Den Raum, um die neue Praxis in die Zukunft zu tragen, verdankt Judith Melchers hauptsächlich Fabian Müller. Der 38-jährige Betriebsökonom verantwortet die betriebliche Leitung der Praxis. Seine Firma Docteam kümmert sich um alles Nichtmedizinische – etwa die Buchhaltung, die Lieferanten, die Infrastruktur. Das verschafft Melchers Zeit, die anderen Hausärztinnen vielfach fehlt.

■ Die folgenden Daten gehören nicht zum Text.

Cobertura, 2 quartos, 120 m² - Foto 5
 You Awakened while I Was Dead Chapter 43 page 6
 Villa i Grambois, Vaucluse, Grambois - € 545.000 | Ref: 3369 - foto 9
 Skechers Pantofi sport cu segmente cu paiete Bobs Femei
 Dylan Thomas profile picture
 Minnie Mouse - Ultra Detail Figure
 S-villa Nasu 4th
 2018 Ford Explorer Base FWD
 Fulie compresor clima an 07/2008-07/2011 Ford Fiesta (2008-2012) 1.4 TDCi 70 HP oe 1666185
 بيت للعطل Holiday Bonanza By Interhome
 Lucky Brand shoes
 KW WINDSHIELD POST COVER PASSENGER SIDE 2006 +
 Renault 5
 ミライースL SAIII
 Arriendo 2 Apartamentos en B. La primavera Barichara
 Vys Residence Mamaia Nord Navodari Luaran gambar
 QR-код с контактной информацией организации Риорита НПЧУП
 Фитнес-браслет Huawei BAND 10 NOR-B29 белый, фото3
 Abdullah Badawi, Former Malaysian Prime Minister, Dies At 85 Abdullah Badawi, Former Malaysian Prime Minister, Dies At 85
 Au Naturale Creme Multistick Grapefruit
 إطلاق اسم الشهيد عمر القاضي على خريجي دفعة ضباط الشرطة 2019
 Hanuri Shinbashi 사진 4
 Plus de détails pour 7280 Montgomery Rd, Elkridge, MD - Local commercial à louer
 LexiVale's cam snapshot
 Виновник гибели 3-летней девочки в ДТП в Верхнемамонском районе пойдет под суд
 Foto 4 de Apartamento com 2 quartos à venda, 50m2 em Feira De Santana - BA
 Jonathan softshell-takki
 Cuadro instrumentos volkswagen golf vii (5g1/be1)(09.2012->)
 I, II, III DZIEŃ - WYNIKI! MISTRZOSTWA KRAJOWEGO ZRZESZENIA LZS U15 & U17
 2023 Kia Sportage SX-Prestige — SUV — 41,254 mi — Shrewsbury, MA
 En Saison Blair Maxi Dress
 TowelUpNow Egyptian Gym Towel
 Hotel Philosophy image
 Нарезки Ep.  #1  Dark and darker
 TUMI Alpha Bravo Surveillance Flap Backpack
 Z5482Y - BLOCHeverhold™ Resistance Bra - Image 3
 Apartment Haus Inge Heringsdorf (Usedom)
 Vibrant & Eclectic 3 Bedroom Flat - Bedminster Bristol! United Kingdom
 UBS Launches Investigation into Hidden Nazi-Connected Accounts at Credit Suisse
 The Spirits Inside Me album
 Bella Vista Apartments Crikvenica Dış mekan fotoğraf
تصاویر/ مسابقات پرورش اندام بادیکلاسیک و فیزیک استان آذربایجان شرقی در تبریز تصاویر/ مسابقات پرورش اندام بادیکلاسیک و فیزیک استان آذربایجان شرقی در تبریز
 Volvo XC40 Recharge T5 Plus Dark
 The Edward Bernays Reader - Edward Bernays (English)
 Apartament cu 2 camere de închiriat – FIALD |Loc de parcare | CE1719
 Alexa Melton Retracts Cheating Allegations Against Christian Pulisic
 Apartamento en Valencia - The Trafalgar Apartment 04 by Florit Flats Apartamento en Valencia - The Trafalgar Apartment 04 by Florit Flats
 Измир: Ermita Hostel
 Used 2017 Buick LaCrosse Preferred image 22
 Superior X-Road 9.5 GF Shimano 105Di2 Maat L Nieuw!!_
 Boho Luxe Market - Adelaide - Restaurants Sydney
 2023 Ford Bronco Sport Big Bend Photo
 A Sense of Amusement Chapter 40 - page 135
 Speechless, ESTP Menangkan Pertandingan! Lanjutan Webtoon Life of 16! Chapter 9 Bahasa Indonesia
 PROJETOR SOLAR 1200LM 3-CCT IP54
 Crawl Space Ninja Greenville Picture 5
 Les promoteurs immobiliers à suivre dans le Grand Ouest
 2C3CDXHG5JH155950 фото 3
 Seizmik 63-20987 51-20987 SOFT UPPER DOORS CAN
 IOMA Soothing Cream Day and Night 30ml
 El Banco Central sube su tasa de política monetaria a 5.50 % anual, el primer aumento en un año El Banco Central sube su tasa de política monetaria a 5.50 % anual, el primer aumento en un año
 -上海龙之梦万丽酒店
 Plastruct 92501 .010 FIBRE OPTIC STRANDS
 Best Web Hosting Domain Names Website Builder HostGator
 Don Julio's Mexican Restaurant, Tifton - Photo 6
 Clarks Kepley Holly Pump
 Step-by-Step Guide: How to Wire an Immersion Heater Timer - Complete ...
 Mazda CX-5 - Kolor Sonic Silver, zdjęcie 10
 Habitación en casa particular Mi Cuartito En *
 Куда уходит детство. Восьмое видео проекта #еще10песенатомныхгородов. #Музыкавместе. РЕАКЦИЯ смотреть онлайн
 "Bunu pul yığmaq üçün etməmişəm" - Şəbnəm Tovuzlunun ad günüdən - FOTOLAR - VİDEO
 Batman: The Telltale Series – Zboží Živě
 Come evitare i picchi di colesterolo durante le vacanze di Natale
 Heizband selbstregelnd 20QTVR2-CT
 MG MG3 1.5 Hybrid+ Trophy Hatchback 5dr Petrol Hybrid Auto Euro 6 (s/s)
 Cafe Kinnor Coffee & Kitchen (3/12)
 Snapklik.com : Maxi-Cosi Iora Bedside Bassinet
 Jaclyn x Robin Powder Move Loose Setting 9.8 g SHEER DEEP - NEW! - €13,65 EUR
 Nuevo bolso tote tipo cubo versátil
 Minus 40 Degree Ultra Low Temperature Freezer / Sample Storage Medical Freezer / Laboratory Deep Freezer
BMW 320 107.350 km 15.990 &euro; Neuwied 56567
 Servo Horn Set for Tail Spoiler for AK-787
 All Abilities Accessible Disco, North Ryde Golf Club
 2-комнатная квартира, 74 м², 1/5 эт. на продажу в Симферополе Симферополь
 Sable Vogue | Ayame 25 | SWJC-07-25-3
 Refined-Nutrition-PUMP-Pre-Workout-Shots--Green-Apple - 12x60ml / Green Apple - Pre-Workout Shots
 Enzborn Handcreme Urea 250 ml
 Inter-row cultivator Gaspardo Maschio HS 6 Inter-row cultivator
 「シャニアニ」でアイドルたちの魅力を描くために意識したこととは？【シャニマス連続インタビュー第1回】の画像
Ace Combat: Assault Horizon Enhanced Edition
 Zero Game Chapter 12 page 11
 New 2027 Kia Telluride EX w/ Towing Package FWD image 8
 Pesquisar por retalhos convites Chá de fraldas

Betriebsökonom Fabian Müller kümmert sich um alles «Nichtmedizinische» in der Praxis.
Foto: Samuel Schalch

Denn die Anforderungen sind extrem gestiegen. Mehr Patienten, mehr administrative Arbeit. Und man sollte sich theoretisch auch noch darum kümmern, dass das nationale Gesundheitsziel der «integrierten Versorgung» umgesetzt wird. Integrierte Versorgung, das ist die Medizin als Dorf gedacht: ein Dorf, in dem jeder jeden kennt und alle mit allen über alles reden, damit jeder weiss, was gerade Sache ist. Eine Netzwerkarbeit, die bei den Hausärztinnen anfängt. «Doch auch unser Tag hat nur 24 Stunden, und zu Hause wartet die Familie», sagt Ärztin Melchers. 

Wer rettet die Grundversorgung?

Es hängt viel an der Hausarztmedizin. Das nächste Kapitel wird entscheidend sein. Im allerbesten Fall ist der Mangel Katalysator für regionale Versorgungslösungen. Das Pilotprojekt in Muri ist ein Beispiel dafür. Doch «gerettet» ist die Grundversorgung im Freiamt noch lange nicht. «Um sie nachhaltig zu erhalten, müssen alle zusammenspannen», sagt Gemeindepräsident Budmiger. 

Als Symbol dafür besitzen neben der Gemeinde Muri auch der Verein Pflegi Muri, das Spital Muri und mehrere Nachbargemeinden Aktien der Hausarztpraxis Muri Freiamt, weitere sind Darlehensgeber. Aber wie Verwaltungsrätin Gantner sagt: Das ist erst der Anfang.